### WHAT IS REQUIRED
Below are records; transcribe only the line with "Is dark balcony" and those after it, through the last line, without any change.

### EXERCISE MATERIAL
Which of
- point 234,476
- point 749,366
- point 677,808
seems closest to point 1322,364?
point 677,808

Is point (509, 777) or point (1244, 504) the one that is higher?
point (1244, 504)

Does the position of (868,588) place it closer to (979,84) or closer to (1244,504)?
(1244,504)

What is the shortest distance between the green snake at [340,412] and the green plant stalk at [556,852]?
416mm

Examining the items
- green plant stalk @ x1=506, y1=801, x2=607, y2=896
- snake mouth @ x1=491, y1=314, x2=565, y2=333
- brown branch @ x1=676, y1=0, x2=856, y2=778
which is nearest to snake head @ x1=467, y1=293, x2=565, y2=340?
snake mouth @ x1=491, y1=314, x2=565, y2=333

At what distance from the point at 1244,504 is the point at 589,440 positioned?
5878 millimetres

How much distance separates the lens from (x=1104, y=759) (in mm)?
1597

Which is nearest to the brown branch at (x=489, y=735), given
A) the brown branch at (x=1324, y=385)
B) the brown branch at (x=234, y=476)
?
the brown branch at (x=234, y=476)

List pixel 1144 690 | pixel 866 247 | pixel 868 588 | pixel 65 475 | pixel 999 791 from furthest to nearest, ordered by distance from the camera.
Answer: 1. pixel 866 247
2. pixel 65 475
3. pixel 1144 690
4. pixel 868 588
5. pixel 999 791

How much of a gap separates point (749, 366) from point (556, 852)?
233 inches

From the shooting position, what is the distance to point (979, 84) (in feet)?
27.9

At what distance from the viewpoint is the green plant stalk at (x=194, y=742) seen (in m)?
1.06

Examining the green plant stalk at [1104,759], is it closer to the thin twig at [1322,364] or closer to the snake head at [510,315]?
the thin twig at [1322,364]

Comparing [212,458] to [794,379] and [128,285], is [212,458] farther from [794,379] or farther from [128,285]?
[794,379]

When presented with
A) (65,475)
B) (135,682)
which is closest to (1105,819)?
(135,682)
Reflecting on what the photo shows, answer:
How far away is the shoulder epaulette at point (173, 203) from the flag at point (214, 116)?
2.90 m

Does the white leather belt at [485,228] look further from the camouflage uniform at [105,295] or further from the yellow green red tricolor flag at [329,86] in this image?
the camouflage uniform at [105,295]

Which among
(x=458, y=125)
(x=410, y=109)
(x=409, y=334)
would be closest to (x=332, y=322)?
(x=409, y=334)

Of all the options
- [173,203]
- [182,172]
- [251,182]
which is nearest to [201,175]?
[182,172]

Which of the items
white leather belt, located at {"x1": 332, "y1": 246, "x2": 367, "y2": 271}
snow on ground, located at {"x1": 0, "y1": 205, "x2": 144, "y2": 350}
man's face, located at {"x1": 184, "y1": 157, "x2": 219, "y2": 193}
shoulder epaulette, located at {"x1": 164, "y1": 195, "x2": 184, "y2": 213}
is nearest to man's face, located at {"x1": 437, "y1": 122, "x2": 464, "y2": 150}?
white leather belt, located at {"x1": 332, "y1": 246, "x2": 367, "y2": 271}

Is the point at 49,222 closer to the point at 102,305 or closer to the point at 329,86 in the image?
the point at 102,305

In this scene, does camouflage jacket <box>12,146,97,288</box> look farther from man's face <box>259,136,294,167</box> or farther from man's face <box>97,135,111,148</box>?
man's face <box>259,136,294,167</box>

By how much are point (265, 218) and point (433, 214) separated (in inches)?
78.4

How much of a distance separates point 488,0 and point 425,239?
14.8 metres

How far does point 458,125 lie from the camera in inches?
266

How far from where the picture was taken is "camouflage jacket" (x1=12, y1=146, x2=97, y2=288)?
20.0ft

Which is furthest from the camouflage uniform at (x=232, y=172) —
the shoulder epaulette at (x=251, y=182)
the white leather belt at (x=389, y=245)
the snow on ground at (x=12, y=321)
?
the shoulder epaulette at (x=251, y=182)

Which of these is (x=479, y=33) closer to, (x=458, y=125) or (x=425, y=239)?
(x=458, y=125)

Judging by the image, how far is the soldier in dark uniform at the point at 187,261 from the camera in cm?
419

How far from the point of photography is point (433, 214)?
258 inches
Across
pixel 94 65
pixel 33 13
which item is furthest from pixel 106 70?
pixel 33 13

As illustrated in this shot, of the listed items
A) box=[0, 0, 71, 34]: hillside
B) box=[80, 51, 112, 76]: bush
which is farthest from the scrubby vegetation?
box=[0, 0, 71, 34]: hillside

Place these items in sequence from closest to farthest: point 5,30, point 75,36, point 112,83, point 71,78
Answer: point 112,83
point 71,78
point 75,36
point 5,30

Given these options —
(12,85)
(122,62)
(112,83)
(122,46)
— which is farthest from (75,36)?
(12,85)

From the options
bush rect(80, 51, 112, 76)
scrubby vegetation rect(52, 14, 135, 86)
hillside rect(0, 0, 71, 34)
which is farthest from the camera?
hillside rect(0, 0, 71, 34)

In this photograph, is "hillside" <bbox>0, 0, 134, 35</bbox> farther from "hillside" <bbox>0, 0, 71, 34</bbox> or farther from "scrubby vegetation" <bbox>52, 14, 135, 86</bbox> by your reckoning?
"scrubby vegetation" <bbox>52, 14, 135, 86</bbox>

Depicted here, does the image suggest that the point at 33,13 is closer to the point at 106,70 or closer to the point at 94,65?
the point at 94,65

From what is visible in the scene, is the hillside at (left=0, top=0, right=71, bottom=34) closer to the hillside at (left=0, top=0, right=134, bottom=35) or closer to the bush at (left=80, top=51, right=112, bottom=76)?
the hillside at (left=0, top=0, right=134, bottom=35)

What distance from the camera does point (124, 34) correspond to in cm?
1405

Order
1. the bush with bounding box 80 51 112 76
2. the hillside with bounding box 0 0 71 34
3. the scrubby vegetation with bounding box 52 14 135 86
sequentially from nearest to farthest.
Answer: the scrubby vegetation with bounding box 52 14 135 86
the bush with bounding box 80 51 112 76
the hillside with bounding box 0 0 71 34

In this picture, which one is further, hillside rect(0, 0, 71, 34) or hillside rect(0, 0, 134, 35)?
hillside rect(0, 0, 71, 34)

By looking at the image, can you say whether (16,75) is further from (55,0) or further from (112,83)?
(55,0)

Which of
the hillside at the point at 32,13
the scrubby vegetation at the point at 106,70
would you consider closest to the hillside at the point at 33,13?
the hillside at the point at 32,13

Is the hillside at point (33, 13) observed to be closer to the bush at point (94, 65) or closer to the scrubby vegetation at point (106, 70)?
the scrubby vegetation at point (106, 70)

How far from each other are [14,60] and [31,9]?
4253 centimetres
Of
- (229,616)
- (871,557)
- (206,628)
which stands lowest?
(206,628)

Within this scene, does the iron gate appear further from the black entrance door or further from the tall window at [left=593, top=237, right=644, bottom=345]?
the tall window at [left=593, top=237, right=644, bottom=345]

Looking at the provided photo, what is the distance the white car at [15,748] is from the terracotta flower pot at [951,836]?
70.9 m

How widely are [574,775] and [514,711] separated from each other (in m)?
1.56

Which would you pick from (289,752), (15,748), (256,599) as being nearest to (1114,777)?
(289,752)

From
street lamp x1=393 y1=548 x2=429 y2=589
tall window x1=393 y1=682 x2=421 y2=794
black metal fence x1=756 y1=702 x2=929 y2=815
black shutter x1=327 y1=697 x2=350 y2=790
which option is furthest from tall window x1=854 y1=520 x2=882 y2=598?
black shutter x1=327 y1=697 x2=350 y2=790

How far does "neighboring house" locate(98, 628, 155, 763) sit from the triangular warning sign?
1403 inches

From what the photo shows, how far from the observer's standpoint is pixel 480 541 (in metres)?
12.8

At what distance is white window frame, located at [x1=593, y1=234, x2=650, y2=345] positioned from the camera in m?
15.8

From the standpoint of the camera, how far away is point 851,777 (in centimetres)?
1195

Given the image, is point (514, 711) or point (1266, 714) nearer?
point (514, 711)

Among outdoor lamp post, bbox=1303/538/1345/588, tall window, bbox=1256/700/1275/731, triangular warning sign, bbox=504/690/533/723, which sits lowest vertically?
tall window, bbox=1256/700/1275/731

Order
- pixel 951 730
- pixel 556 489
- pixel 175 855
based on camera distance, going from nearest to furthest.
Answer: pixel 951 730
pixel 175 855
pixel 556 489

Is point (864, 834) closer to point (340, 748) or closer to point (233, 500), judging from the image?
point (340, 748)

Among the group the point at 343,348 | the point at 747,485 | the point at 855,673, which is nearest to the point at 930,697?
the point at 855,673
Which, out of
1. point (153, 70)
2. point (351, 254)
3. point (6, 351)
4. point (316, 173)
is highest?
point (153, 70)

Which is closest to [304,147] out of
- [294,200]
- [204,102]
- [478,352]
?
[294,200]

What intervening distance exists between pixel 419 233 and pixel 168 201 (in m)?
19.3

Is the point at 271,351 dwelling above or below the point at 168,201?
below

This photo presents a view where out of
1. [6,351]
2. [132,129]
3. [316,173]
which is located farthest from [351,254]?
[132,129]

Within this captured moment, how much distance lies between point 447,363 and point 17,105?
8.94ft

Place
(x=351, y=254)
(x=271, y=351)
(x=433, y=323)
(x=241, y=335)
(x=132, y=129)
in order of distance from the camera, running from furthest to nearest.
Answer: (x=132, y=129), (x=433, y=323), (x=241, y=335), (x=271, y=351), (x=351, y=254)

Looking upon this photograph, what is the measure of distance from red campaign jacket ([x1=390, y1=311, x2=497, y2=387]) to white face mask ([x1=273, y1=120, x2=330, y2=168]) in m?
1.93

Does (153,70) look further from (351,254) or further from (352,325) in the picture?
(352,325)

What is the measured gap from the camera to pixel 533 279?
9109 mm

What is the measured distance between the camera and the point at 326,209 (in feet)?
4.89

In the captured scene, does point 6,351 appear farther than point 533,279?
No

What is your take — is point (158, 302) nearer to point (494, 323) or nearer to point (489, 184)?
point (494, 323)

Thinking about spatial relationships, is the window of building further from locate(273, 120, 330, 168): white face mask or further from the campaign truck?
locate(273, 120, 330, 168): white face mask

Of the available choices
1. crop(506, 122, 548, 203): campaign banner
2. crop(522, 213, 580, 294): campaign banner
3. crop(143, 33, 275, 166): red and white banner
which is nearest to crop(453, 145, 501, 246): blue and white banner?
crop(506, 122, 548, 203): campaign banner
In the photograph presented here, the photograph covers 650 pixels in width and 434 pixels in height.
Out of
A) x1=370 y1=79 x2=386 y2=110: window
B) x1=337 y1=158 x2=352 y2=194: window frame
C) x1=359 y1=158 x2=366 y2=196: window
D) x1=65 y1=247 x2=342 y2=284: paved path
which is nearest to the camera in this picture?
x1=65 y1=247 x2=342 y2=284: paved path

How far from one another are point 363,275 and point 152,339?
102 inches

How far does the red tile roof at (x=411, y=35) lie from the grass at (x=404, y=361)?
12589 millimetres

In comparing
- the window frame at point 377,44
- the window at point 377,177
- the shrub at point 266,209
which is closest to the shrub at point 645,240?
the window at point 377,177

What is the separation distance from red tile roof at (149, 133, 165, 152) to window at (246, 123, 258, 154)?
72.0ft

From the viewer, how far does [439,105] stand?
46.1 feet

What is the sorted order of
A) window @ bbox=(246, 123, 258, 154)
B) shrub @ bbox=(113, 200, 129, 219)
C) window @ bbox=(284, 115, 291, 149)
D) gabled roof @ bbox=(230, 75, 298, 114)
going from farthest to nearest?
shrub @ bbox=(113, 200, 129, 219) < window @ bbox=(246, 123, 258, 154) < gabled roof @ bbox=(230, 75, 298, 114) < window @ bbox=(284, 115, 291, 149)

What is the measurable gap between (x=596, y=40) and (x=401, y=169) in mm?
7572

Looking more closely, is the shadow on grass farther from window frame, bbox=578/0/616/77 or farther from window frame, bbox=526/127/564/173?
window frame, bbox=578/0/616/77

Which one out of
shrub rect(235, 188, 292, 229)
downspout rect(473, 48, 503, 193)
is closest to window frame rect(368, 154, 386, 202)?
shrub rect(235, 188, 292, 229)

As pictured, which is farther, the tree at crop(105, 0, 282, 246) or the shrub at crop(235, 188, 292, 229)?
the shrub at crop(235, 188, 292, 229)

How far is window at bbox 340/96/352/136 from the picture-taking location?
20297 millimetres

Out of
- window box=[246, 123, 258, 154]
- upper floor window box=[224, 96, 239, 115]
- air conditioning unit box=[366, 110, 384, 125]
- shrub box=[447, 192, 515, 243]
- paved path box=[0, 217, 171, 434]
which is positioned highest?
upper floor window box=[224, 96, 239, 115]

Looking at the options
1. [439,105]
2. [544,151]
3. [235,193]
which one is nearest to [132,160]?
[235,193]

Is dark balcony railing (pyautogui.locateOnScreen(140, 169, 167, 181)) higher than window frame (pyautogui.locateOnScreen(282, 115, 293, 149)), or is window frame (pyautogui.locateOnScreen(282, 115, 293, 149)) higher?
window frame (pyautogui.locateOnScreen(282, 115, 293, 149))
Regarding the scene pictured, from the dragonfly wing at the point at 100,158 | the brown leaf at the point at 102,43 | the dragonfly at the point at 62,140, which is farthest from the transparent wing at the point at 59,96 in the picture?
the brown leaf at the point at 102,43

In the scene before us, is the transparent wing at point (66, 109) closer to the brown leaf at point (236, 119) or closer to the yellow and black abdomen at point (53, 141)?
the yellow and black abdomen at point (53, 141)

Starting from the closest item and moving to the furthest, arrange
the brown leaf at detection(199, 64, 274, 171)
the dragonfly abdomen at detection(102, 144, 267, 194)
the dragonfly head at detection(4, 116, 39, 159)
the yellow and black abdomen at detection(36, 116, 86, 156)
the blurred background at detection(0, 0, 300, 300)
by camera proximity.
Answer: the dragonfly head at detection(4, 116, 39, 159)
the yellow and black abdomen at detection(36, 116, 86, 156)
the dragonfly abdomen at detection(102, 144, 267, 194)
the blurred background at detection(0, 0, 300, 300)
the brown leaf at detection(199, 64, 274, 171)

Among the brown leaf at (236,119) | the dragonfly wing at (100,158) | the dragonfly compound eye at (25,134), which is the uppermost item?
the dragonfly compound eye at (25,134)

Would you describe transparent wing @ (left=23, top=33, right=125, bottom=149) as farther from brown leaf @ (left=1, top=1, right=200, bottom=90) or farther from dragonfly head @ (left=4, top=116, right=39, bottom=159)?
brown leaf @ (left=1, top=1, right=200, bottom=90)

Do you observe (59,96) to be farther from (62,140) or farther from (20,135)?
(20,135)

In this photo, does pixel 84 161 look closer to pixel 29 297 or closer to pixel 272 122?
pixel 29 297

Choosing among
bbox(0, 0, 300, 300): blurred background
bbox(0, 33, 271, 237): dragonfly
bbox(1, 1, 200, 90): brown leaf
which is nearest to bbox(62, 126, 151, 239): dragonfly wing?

### CORRECT ANSWER
Is dark balcony railing (pyautogui.locateOnScreen(140, 169, 167, 181)) higher than window frame (pyautogui.locateOnScreen(282, 115, 293, 149)), or is window frame (pyautogui.locateOnScreen(282, 115, 293, 149)) higher?
window frame (pyautogui.locateOnScreen(282, 115, 293, 149))
Regarding the scene pictured, from the dragonfly wing at the point at 100,158 | the brown leaf at the point at 102,43 | the dragonfly at the point at 62,140, which is farthest from the transparent wing at the point at 59,96 in the picture?
the brown leaf at the point at 102,43

In the scene before us, is the transparent wing at point (66, 109) closer to the brown leaf at point (236, 119) or closer to the yellow and black abdomen at point (53, 141)?
the yellow and black abdomen at point (53, 141)

Starting from the closest item and moving to the furthest, arrange
the brown leaf at detection(199, 64, 274, 171)
the dragonfly abdomen at detection(102, 144, 267, 194)
the dragonfly head at detection(4, 116, 39, 159)
the yellow and black abdomen at detection(36, 116, 86, 156)
the blurred background at detection(0, 0, 300, 300)
by camera proximity.
Answer: the dragonfly head at detection(4, 116, 39, 159)
the yellow and black abdomen at detection(36, 116, 86, 156)
the dragonfly abdomen at detection(102, 144, 267, 194)
the blurred background at detection(0, 0, 300, 300)
the brown leaf at detection(199, 64, 274, 171)

Among the brown leaf at (236,119) | the dragonfly wing at (100,158) | the dragonfly compound eye at (25,134), which is the uppermost item?
the dragonfly compound eye at (25,134)

Would you describe transparent wing @ (left=23, top=33, right=125, bottom=149) as farther from brown leaf @ (left=1, top=1, right=200, bottom=90) or farther from dragonfly head @ (left=4, top=116, right=39, bottom=159)?
brown leaf @ (left=1, top=1, right=200, bottom=90)

Do you observe (59,96) to be farther from (62,140) or farther from (20,135)?
(20,135)

In this photo, does pixel 84 161 look closer to pixel 29 297 or closer to pixel 272 122?
pixel 29 297

Choosing among
bbox(0, 0, 300, 300): blurred background
bbox(0, 33, 271, 237): dragonfly
bbox(1, 1, 200, 90): brown leaf
which is nearest to bbox(62, 126, 151, 239): dragonfly wing?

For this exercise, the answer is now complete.